Prime Minister Erdoğan says could unexpectedly visit Gaza
Prime Minister Recep Tayyip Erdoğan has said he could pay an "unexpected" visit to Gaza after Israel and Hamas secured an Egyptian-brokered cease-fire deal on Wednesday.

Erdoğan told reporters in a plane en route to Ankara from Islamabad on Thursday that he does not believe Hamas will violate the terms of the truce unless Israel resumes its bombing. When asked if he is planning to visit Gaza, Erdoğan said, "I could go unexpectedly."

A total of eight days of punishing Israeli air strikes on Gaza and a barrage of Hamas rocket fire at Israel ended inconclusively on Wednesday. While Israel said it inflicted heavy damage on the militants, Gaza's Hamas rulers claimed that Israel's decision not to send in ground troops, as it had four years ago, was a sign of a new deterrent power held by Hamas.
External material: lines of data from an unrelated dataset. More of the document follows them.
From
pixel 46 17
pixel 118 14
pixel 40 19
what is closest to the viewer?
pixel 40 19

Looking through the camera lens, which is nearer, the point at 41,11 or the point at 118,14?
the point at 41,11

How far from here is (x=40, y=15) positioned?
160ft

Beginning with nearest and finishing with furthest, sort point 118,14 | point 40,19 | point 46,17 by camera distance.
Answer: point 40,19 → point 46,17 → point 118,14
However, the vague language of the agreement announced on Wednesday and deep hostility between the combatants made it far from certain the bloodshed would end or that either side will get everything it wants. Israel seeks an end to weapons smuggling into Gaza, while Hamas wants a complete lifting of the border blockade imposed in 2007, after the group's takeover of Gaza.
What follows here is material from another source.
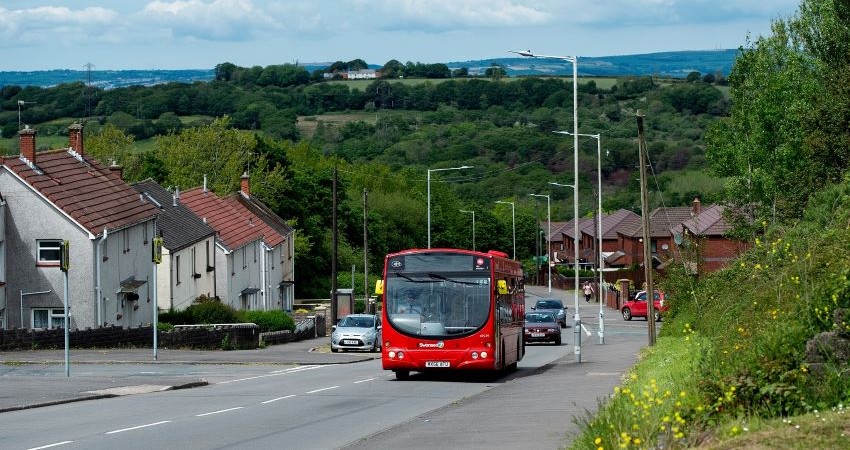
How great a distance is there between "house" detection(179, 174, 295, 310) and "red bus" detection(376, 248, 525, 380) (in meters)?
40.0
Israeli officials also made it clear that their position had not warmed toward Hamas, which they view as a terrorist group aligned with their archenemy Iran and pledged to the destruction of the Jewish state.

Israel launched the offensive on Nov. 14 to halt renewed rocket fire from Gaza, unleashing some 1,500 air strikes on Hamas-linked targets, while Hamas and other Gaza militants showered Israel with just as many rockets.
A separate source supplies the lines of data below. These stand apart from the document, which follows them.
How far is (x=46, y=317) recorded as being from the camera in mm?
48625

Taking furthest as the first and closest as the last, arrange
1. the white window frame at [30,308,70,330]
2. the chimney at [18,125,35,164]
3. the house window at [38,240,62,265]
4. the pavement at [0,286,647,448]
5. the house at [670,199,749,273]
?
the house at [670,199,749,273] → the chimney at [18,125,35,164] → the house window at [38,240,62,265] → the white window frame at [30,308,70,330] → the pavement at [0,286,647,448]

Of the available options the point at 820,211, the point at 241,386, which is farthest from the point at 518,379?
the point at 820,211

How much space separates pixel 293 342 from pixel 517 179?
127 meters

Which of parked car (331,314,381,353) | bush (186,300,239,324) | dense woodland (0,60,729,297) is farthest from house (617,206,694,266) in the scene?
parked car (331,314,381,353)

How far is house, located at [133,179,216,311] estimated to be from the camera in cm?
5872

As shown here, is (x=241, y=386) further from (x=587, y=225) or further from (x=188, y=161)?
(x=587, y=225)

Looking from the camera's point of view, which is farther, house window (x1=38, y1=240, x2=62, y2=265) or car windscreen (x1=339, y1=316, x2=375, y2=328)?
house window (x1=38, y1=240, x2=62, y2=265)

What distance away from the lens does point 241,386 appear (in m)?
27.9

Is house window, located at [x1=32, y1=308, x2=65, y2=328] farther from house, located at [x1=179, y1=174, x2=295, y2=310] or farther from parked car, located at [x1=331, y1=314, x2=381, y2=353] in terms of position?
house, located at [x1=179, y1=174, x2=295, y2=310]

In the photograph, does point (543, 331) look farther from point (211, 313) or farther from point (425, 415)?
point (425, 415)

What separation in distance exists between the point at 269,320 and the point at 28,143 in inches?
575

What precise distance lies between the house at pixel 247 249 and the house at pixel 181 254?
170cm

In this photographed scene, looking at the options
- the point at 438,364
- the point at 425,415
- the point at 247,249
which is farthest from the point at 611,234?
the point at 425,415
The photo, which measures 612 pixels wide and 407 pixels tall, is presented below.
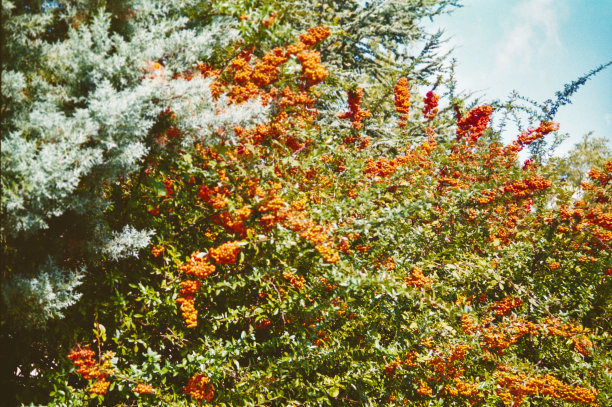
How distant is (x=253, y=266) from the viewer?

The eight days of fighting killed 161 Palestinians, including 71 civilians. Six Israelis, two soldiers and four civilians were killed and dozens others wounded by rockets fired into residential neighborhoods.

Erdoğan claimed that Turkey, Egypt and Qatar had made the most effective diplomatic overtures in ending the eight-day fighting in Gaza and that the states decided to conduct the diplomacy under the leadership of Egypt. He added that these countries had made many efforts to secure the truce but nothing could be done until US Secretary of State Hillary Clinton arrived in Israel on Tuesday.

Prior to Wednesday's statement, Erdoğan also announced early this month that he plans to visit the Gaza Strip in the near future, an announcement that has raised the tensions between two rival Palestinian groups, Hamas and Fatah, which have been at odds in recent years.

In his first announcement, Erdoğan said that authorities are having talks with officials in Gaza to arrange the trip. He even added that he had extended an invitation to Mahmoud Abbas, the president of the Palestinian National Authority, which controls the Israel-occupied West Bank and is the main political rival to Hamas, to visit Gaza together. "He was warm to the suggestion," Erdoğan said.

However, the office of Fatah, the party headed by Abbas, reacted to Erdoğan's words on Nov. 3. A spokesman for Abbas, Yasser Abed Rabbo, said that is was unacceptable that a country would be invited to its own lands.

According to The New York Times, Erdoğan's plan to visit Gaza would draw Turkey away from the Palestinian government in the West Bank as well as from Israel and the West, which cooperate with the Abbas government. The visit would also strengthen the legitimacy of Hamas, the newspaper reported.

Analysts also argue that Erdoğan's visit would be a slap in the face to the Abbas administration, which has already lost support from the Arab world.